Deep Learning Is Only As Good As Its Data

This article was originally published in VentureBeat on March 2, 2018.

“Deep learning” has become a hot topic in the general rush to launch AI products. But many of these products will fail because companies are putting branding ahead of functionality. Success depends on understanding what deep learning is, how it works, and what its most effective applications are.

Deep learning 101

Traditional machine learning algorithms are typically linear, in that they can be represented by only one node that linearly transforms input to output. Previously called artificial neural networks or neural networks, deep learning uses multiple such nodes, organized like the neural networks originally invented in 1943 to model how human brains work. The more nodes and layers in a neural network, the more sophisticated its learning capabilities can become.
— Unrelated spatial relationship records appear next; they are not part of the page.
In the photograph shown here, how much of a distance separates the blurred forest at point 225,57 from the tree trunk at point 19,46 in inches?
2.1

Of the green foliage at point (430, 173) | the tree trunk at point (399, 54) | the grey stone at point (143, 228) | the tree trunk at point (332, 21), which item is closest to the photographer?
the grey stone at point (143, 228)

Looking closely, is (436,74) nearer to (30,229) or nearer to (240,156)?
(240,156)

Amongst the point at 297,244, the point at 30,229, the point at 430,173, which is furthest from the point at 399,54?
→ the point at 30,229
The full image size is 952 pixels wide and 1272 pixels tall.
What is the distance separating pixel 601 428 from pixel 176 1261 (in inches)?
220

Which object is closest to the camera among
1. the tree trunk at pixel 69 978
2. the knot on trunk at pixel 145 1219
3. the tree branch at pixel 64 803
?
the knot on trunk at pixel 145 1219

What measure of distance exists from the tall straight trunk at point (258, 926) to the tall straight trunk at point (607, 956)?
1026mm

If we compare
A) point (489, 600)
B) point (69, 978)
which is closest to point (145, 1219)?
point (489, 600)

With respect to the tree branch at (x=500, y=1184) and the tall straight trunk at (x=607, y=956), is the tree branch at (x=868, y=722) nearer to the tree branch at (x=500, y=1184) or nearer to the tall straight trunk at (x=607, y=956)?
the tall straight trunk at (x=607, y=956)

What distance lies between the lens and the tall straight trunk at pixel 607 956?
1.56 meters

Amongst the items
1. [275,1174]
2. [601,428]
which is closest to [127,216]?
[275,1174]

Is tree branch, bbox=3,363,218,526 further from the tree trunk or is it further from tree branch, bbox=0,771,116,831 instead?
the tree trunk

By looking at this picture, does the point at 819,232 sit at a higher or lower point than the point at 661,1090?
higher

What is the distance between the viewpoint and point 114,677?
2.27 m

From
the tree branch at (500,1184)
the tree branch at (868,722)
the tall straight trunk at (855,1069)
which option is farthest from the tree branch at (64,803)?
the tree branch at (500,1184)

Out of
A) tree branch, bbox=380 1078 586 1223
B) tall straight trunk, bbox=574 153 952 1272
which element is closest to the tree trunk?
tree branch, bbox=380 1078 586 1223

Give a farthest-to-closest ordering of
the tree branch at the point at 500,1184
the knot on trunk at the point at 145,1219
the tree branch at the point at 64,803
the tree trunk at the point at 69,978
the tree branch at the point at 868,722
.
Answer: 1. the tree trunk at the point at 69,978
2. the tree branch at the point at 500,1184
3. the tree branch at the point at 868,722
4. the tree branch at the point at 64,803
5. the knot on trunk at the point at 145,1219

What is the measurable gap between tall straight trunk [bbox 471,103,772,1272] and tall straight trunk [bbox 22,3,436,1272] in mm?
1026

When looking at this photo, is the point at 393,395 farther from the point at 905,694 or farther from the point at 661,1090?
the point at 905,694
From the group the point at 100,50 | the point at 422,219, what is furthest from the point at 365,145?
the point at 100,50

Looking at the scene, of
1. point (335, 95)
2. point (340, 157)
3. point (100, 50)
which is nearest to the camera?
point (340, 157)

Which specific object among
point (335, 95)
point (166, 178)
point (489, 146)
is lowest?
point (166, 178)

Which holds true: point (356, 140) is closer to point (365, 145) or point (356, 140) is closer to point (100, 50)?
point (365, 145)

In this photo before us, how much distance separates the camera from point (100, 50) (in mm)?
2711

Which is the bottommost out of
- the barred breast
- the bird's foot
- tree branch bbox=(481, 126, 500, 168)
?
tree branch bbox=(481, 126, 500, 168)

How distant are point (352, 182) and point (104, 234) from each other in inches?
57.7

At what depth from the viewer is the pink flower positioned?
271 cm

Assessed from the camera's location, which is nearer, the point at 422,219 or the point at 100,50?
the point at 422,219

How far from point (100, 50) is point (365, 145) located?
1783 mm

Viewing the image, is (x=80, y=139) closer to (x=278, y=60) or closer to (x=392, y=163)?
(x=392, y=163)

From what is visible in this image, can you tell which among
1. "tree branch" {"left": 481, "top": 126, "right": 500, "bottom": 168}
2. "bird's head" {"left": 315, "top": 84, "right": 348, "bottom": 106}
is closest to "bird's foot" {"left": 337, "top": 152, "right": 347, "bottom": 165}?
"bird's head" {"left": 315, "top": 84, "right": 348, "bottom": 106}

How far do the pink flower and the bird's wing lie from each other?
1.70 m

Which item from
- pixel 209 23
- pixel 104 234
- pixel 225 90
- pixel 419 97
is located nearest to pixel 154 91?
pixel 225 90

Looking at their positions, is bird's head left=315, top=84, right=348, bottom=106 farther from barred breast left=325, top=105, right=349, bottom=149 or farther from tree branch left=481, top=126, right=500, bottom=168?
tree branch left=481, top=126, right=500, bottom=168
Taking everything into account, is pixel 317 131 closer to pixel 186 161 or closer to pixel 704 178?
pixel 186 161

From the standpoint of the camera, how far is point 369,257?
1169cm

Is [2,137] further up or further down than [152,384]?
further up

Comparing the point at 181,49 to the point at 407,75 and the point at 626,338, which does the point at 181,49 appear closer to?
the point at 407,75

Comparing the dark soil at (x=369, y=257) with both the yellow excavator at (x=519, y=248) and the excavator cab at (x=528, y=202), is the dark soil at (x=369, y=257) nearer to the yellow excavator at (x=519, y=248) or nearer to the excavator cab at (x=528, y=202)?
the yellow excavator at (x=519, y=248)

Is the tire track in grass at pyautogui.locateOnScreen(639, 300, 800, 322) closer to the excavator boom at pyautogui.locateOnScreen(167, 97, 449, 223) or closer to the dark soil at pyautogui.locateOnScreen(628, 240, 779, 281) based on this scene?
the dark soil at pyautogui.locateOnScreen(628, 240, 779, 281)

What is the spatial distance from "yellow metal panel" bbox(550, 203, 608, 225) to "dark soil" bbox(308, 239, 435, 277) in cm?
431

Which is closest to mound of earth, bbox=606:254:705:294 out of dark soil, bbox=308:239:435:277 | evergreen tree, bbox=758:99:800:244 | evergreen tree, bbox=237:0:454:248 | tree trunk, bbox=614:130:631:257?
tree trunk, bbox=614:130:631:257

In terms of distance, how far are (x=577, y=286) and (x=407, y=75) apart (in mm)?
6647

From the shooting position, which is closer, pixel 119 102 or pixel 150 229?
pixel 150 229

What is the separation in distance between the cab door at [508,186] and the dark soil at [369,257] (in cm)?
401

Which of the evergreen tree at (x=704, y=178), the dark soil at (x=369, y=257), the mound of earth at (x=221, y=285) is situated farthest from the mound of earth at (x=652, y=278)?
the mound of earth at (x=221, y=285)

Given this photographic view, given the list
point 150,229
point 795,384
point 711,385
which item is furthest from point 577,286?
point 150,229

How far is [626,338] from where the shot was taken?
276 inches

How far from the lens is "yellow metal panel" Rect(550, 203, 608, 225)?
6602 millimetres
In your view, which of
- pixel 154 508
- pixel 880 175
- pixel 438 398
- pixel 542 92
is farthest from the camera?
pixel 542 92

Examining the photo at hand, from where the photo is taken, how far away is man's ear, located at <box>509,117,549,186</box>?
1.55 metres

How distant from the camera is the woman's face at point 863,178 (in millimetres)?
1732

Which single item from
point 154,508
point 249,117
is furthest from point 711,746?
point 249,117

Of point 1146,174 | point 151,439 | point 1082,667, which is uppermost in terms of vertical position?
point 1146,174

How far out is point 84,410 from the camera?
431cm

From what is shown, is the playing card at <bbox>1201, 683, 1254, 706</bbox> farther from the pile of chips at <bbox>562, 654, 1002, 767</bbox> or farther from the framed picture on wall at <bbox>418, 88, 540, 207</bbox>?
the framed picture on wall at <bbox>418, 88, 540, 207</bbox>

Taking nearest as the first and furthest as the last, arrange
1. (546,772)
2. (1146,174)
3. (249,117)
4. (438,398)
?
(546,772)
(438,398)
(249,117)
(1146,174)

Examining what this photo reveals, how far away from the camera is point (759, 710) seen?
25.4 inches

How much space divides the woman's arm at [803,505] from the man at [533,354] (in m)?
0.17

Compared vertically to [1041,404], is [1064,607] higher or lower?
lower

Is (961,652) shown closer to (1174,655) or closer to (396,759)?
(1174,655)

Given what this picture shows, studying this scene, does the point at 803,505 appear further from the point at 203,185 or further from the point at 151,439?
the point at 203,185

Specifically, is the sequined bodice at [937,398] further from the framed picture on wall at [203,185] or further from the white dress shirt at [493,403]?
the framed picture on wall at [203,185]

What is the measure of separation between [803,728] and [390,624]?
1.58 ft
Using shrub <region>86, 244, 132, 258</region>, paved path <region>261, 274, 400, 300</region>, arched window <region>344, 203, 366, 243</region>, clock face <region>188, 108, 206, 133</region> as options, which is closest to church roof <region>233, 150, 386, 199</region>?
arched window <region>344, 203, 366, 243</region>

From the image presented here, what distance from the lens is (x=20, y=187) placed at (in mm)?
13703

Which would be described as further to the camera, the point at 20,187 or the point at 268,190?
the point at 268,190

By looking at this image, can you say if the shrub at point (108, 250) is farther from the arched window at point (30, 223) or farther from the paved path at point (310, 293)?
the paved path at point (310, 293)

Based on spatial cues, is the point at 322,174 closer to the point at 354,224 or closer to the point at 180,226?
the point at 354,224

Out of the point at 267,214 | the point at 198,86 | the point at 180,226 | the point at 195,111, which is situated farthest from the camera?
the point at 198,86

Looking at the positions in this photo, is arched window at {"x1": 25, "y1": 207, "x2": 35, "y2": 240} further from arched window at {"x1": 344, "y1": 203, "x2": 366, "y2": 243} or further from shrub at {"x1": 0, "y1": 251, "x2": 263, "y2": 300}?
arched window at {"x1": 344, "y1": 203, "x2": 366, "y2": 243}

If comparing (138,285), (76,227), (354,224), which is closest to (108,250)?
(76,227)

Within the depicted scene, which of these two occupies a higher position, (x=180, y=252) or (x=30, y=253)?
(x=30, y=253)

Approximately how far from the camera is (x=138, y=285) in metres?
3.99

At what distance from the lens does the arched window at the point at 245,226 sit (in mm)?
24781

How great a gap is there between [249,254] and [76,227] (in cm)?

Although people still use the term “neural networks,” today’s deep learning networks represent how information flows across nodes more than how information in the human brain flows across neurons.

Deep learning requires ample data and training time. But while application development has been slow, recent successes in search, advertising, and speech recognition have many companies clamoring to get in on the action.

Mislabeling and overuse

Vendors’ tendency to label almost anything “deep learning” is a recipe for disappointment because the technology is less effective without sufficient data and domain expertise.

A key issue for machine learning algorithms is selection bias. In sound research, you can define the population, have access to all available population data, and sample a portion of that data. With deep learning, you start with sample data, deploy the model, and then expose it to the real world. But models that work well on training data often perform poorly on real data. Deep learning provides the ability to accurately determine the classification function from inputs to an output. However, there is no guarantee that the model will perform accurately on input data from the population if the training data is not representative.

This data failure is more common when training data isn’t developed by domain experts. While deep learning might eliminate the need to have domain experts in the feature extraction part of the classification process, it still requires expertise in the data extraction process. In fact, deep learning might be overkill when a domain expert can explicitly describe the linear or nonlinear function using logic and rules.

For example, if a baker applied deep learning to making bread, a robot’s action, such as telling the automated bread maker to stop kneading, could be more explicitly defined by a domain expert (i.e., a baker) based on input values. In this case, those would be the attributes of the bread dough, like consistency and temperature.

In scenarios such as this, companies that focus on collecting data points might be better served by speaking to an expert. The bottom line is that much of what is marketed as “deep learning” is likely to be ineffective or difficult to manage properly. And “deep reinforcement learning,” as implemented in autonomous robots, self-driving cars, and creation of images, voices, and videos, is far from being widely available. Buying into deep learning hype without doing due diligence could lead to general disillusionment and another AI winter.

Achieving greater accuracy

We may someday reach the point where AI and deep learning will help us achieve superintelligence or even bring on the singularity. But our challenge, and duty, as artificial intelligence professionals today is to ensure that deep learning applications live up to their billing and deliver benefits to users and society.